Depois, passou um ano na Universidade do Mississippi, em Oxford, onde estudou
inglês, francês e espanhol. De lá, foi trabalhar em uma livraria em Nova York,
mas logo voltou para Oxford, onde trabalhou como carpinteiro, pintor de parede
e agente dos Correios. Seu primeiro livro foi de poemas, The Marble Faun, publicado em 1924. No ano seguinte, foi para Nova
Orleans, onde conheceu e foi influenciado por Sherwood Anderson, escreveu
artigos para jornais e revistas e publicou seu primeiro romance, Paga de Soldado, em 1926. Deixou Nova
Orleans em 1929 e se estabeleceu em Oxford, onde se casou com Estela Oldham e
publicou Sartoris, o primeiro romance
passado em Yoknapatawpha. Aí, vieram alguns livros que granjeariam respeito da
crítica, mas só começou mesmo a vender bem com Santuário, de 1931; porém, quando estava precisando muito de
dinheiro conseguia grana em Hollywood, como roteirista. Acho que ele chegou ao
seu maior apuro com O Som e a Fúria,
de 1929, a história dos Compson, decadente família do Mississippi.
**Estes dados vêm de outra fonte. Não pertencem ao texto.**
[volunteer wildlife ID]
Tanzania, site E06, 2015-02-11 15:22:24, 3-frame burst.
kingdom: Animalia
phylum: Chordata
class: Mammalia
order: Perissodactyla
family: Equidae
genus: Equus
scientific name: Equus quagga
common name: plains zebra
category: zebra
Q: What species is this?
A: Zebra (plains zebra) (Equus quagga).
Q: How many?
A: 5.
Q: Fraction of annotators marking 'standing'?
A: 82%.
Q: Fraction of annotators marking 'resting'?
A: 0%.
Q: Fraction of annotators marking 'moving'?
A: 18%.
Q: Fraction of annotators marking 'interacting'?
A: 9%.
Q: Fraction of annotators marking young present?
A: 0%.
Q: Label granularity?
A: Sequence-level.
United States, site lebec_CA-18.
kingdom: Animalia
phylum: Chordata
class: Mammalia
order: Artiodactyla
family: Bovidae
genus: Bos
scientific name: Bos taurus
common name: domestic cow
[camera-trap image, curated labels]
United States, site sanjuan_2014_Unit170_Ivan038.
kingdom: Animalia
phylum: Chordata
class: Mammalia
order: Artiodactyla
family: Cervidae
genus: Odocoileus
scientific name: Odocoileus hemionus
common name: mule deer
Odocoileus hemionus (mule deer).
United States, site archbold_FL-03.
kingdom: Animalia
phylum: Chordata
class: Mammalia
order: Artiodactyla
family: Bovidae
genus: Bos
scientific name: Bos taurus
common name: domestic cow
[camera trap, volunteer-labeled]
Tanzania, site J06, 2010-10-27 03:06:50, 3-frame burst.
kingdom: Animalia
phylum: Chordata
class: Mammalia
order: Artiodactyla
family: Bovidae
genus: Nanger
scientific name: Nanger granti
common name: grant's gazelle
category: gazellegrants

Faulkner
disse que esse romance surgiu a partir da imagem de uma garotinha, Candance,
Caddy, com a calcinha suja de lama, trepada numa árvore, descrevendo para seus
irmãos pequenos e para os empregados domésticos negros o funeral da sua avó. A
trajetória de Caddy é contada por meio do ponto de vista de seus irmãos, como
Benjamin, Ben ou Benjy, que é idiota. “Uma história contada por um idiota,
cheia de som e fúria”, do monólogo de Macbeth, de William Shakespeare, em um
fluxo contínuo de passado e presente, com o ar gasto de tanto carregar sons.
Quanto à fúria, é a da derrocada. O próprio cansaço. Quando a personagem Dilsey
assume a narrativa ela diz que os brancos se cansam facilmente, enquanto ela
tinha que fazer todo o trabalho pesado e envelhecia. Mas ela sabia que todos
são iguais. Ela diz, abrir aspas: “Os brancos morrem também. A tua avó morreu
que nem qualquer negro”. Fechar aspas. Porém o que mais me impressiona na obra
de Faulkner é a transcrição para o papel do fluxo de pensamento. Ele faz isso
em longos parágrafos, longos períodos, com pontuação irregular. É o tal fluxo
de consciência de Proust e Joyce, o que exige, no mínimo, cumplicidade do
leitor, além de muita concentração e mais ainda interesse, se não o leitor não
irá adiante – disse Bob, ao longo de uma dose dupla de bourbon.
– No Brasil, temos um escritor desse nível, Dalcídio Jurandir, que, por
acaso, e não existe acaso, nasceu em Ponta de Pedras, na ilha de Marajó. Ele é
pouco conhecido, porque os paraenses, que é também o povo da ilha de Marajó,
não são bons para aplaudir e vender seus próprios escritores, pelo que já
observei. No seu livro mais emblemático, Chove
Nos Campos de Cachoeira, publicado em 1941, Dalcídio cria personagens de
carne, osso e alma. O personagem central do romance, o menino Alfredo, sonha em
sair do Marajó e morar em Belém, sonho que ele reparte com um caroço de tucumã,
que é um coquinho da Amazônia. Em contraste com Alfredo, seu irmão, Eutanázio,
de 40 anos, é destituído de sonhos; não tem sequer um objetivo, nem sentido na
própria vida. Vive em um mundo absurdo. Para completar sua miséria, a jovem
Irene o despreza. E assim como fazia Faulkner, as personagens de ficção de
Dalcídio povoam seus livros como fantasmas, ora em um, ora em outro, em épocas
diferentes, às vezes com o mesmo nome. Enquanto Faulkner recria o sul dos
Estados Unidos mergulhado em sangue coagulado, espirrado da negrura do
preconceito, Dalcídio apresenta uma Amazônia suja de lama, caboclos, ou
cabocos, com a alma amortecida por cachaça, da mesma forma que seu doce
linguajar silencia no amortecimento da língua pelo espilantol, o princípio
ativo do jambu, a emblemática erva do tacacá, que é uma comida de origem
indígena. Mas a lama pode surpreender, pois dela pode sair o Saurium.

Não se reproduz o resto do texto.